• **Source extract**:
========================

# Aquaticlife HALO's on sale



## voyetra8 (Sep 24, 2010)

Worth mentioning these are the lights used by ADU Aquascaping: https://m.youtube.com/user/Daveguitarfish

Anyone interested in what they are capable of should check out his channel. 

Actually - folks unfamiliar with him should check out his channel anyway - I've learned more from his channel than just about anywhere!

What do you make of the two UV LEDs? 

85W is beastly!


----------



## Kegel70 (Jul 5, 2018)

voyetra8 said:


> What do you make of the two UV LEDs?
> 
> 85W is beastly!




Why settle for 85 watts when you can get 130 watts for 5 times the cost?

https://aquaforestaquarium.com/products/solar-rgb-led-lighting-system



Sent from my iPhone using Tapatalk


----------



## voyetra8 (Sep 24, 2010)

Kegel70 said:


> Why settle for 85 watts when you can get 130 watts for 5 times the cost?



Here's why: 

"The color temperature of light coming out from Solar RGB is approx. 9,000-12,000K". 

Waayyyyy too blue for my tastes.


----------



## Wobblebonk (Feb 13, 2018)

I don't understand how it's 9000-12000 instead of a more specific value when it just turns on and off with 160 of the same RGB leds, but the only time I've seen a tank with one in person it looked glorious and I too usually don't like blue lights.


----------



## Kegel70 (Jul 5, 2018)

Wobblebonk said:


> I don't understand how it's 9000-12000 instead of a more specific value when it just turns on and off with 160 of the same RGB leds, but the only time I've seen a tank with one in person it looked glorious and I too usually don't like blue lights.




You’re not helping, dude. Trying to talk myself out of buying one......



Sent from my iPhone using Tapatalk


----------



## voyetra8 (Sep 24, 2010)

========================

• **Data shown**:
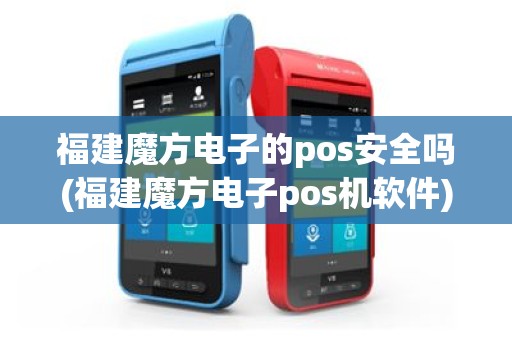 福建魔方电子的pos安全吗(福建魔方电子pos机软件)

========================

• **Brief A**:
In the thread about the Aquaticlife HALO sale, why does voyetra8 pass on the 130-watt Solar RGB light? Answer in one to three sentences.
• **Brief B**:
Pick up the forum thread about the Aquaticlife HALO sale where it stops, and write the next post.

• **Response A**:
voyetra8 quotes the maker's statement that the Solar RGB's light has a color temperature of about 9,000–12,000K. For voyetra8's taste, that is far too blue.

• **Response B**:
Wobblebonk said:


> I don't understand how it's 9000-12000 instead of a more specific value when it just turns on and off with 160 of the same RGB leds, but the only time I've seen a tank with one in person it looked glorious and I too usually don't like blue lights.




I've seen it side by side with warmer LEDs. It's far too cold for my tastes. 

According to ADA: 

"*1 There are variation in color temperature due to the nature of LED." 

🤷🏻[censored]♂

Don't get me wrong - if the price was reasonable I'd have one.


----------



## jeffkrol (Jun 5, 2013)

voyetra8 said:


> Here's why:
> 
> "The color temperature of light coming out from Solar RGB is approx. 9,000-12,000K".
> 
> Waayyyyy too blue for my tastes.












Too many holes..
CRI would be horrible..like 70-ish


> LED light / 160 (RGB LED) LED


Thought we were done w/ that foolishness.. 

approx 313PAR at 30cm though..

Back to the HALO.. roughly equiv. to the $350 ($400 SW version) Radion xr15 gen4

Bump:


voyetra8 said:


> I've seen it side by side with warmer LEDs. It's far too cold for my tastes.
> 
> According to ADA:
> 
> "*1 There are variation in color temperature due to the nature of LED."



mixwd bins..prob. Chinese boards..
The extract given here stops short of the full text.